Tony Stamas, vice president of government relations for the Small Business Association of Michigan, said it’s been “a challenging couple of years” for the MEDC in the state’s budget. Last year, the agency experienced a 27-percent cut in its overall budget, which prompted it to shed 65 employees. Snyder has called for a total of $115.5 million for “business attraction and community revitalization efforts.”

“The long-term reality is that we need to grow small businesses in the state — that’s really our opportunity to grow and expand,” Stamas said. “We want to make sure that’s represented in the budget.”

A longer-term view is also the approach Detroit-based Business Leaders for Michigan takes with its policy goals.

Doug Rothwell, BLM’s president and CEO, said the organization’s top four goals for 2016 center on transforming the auto industry to become more mobility oriented; continuing to stabilize the state’s finances; strengthening economic development programs; and retaining talent in Michigan by “keeping college affordable.”

“We have a slightly different focus,” Rothwell said compared to other business groups whose goals “require immediate attention.
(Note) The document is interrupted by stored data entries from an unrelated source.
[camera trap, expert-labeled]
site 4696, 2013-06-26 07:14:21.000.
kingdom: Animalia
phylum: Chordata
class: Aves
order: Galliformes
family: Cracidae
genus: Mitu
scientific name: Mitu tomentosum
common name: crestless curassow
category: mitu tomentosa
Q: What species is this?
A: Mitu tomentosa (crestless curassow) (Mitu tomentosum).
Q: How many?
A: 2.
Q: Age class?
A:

We try to focus on issues that will have a five- to 10-year impact in getting Michigan to be a top 10 state.”

Rothwell said Snyder’s budget proposal “largely aligns” with BLM’s priorities, particularly the 4.3-percent boost in public university funding, infrastructure investment and working to pay down unfunded liabilities.

Given the circumstances this legislative session — solving Flint’s water crisis and preventing Detroit Public Schools from crumbling, all during an election year for House lawmakers — Rothwell said it may take a more measured approach for seeing policy victories.

“When you have a couple big issues like Flint and DPS in an election year and you still have to pass a budget on time, those are all very time-consuming issues. We deliberately set an agenda this year that wouldn’t require as much action in the Legislature,” Rothwell said. “You do need to be mindful of the expectations you have when you’re up against all those other issues.”